● WHAT THE EXERCISE ASKS: Copy out every line of the listing below, character for character, without changing anything.
### MATERIALS PROVIDED
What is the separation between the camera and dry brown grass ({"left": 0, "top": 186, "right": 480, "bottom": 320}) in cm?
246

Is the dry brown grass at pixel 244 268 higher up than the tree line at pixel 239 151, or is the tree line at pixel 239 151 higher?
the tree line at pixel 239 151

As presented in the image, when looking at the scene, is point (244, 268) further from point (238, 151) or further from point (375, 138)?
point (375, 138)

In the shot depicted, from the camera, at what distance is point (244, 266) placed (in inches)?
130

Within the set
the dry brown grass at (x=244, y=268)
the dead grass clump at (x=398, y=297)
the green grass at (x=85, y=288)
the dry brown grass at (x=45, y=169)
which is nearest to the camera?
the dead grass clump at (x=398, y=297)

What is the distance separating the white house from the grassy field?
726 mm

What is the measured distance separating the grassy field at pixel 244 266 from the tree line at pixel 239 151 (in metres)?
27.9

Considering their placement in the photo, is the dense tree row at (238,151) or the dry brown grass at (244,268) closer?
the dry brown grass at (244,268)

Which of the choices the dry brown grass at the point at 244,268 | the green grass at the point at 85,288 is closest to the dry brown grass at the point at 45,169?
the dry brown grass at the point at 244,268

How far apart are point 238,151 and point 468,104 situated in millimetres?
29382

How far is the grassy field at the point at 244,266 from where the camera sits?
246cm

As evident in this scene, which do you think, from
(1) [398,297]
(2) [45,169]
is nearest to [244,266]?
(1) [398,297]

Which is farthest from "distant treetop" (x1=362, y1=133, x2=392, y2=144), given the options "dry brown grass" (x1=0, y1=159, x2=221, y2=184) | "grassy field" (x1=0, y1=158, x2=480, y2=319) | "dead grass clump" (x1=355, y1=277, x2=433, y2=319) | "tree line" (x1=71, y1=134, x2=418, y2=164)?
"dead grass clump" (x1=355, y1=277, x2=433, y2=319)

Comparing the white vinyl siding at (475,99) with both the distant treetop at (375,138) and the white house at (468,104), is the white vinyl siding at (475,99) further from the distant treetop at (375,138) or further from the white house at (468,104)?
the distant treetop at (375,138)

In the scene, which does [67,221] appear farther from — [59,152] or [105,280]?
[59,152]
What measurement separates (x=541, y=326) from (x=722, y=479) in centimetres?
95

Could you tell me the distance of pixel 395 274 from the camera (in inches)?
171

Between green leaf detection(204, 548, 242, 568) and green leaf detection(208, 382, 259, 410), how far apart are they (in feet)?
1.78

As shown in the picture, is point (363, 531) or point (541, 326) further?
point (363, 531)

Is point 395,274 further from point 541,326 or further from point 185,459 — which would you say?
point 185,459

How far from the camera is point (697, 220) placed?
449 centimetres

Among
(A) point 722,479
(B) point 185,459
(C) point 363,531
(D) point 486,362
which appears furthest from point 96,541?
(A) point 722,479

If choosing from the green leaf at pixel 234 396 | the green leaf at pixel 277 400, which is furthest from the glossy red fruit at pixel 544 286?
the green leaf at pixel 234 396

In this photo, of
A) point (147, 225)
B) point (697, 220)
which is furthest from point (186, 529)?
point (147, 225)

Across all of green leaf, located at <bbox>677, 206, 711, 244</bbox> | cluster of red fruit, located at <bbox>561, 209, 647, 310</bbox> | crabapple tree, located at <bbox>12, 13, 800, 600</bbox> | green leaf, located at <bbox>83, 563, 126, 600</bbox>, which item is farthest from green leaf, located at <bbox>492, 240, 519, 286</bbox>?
######
● RESULT FOR THIS EXERCISE:
What is the separation between the camera and dry brown grass ({"left": 0, "top": 186, "right": 480, "bottom": 320}) in cm?
246

Is the dry brown grass at pixel 244 268 higher up than the tree line at pixel 239 151, or is the tree line at pixel 239 151 higher?
the tree line at pixel 239 151

As presented in the image, when looking at the scene, is point (244, 268) further from point (238, 151) or further from point (375, 138)?
point (375, 138)

In the shot depicted, from the camera, at what distance is point (244, 266) placed (in inches)?
130

Within the set
the dry brown grass at (x=244, y=268)
the dead grass clump at (x=398, y=297)
the green grass at (x=85, y=288)
the dry brown grass at (x=45, y=169)
which is nearest to the camera?
the dead grass clump at (x=398, y=297)

What is the distance separating the white house from the grassy field?
726 mm

What is the measured distance separating the grassy field at pixel 244 266 from the tree line at pixel 239 151 (in metres)?
27.9

Considering their placement in the photo, is the dense tree row at (238,151) or the dry brown grass at (244,268) closer?
the dry brown grass at (244,268)

Which of the choices the dry brown grass at the point at 244,268 | the green grass at the point at 85,288 is closest to the dry brown grass at the point at 45,169?
the dry brown grass at the point at 244,268

How far apart are point 238,151 and point 468,104 situated in millimetres?
29382

How far is the grassy field at the point at 244,266 from where the camera sits?
246cm

As evident in this scene, which do you think, from
(1) [398,297]
(2) [45,169]
is nearest to [244,266]?
(1) [398,297]

Which is farthest from "distant treetop" (x1=362, y1=133, x2=392, y2=144), given the options "dry brown grass" (x1=0, y1=159, x2=221, y2=184) | "grassy field" (x1=0, y1=158, x2=480, y2=319) | "dead grass clump" (x1=355, y1=277, x2=433, y2=319) | "tree line" (x1=71, y1=134, x2=418, y2=164)?
"dead grass clump" (x1=355, y1=277, x2=433, y2=319)

Comparing the white vinyl siding at (475,99) with both the distant treetop at (375,138) and the white house at (468,104), is the white vinyl siding at (475,99) further from the distant treetop at (375,138) or further from the white house at (468,104)?
the distant treetop at (375,138)

In the scene, which does [67,221] appear farther from — [59,152] or [105,280]?
[59,152]
What measurement separates (x=541, y=326) from (x=722, y=479) in centimetres?
95

Could you tell me the distance of pixel 395 274 from the camera (in inches)?
171

Between green leaf detection(204, 548, 242, 568) and green leaf detection(208, 382, 259, 410), how far apart are they (in feet)?
1.78

As shown in the picture, is point (363, 531) or point (541, 326) further?
point (363, 531)

Is point 395,274 further from point 541,326 or further from point 185,459 — which would you say?
point 185,459

How far from the camera is point (697, 220) placed?
449 centimetres

Among
(A) point 722,479
(B) point 185,459
(C) point 363,531
(D) point 486,362
which appears furthest from point 96,541?
(A) point 722,479

If choosing from the green leaf at pixel 234 396 | the green leaf at pixel 277 400, which is furthest from the glossy red fruit at pixel 544 286?
the green leaf at pixel 234 396

In this photo, of
A) point (147, 225)
B) point (697, 220)
which is furthest from point (186, 529)?
point (147, 225)

Across all of green leaf, located at <bbox>677, 206, 711, 244</bbox> | cluster of red fruit, located at <bbox>561, 209, 647, 310</bbox> | crabapple tree, located at <bbox>12, 13, 800, 600</bbox> | green leaf, located at <bbox>83, 563, 126, 600</bbox>, which item is farthest from green leaf, located at <bbox>492, 240, 519, 286</bbox>?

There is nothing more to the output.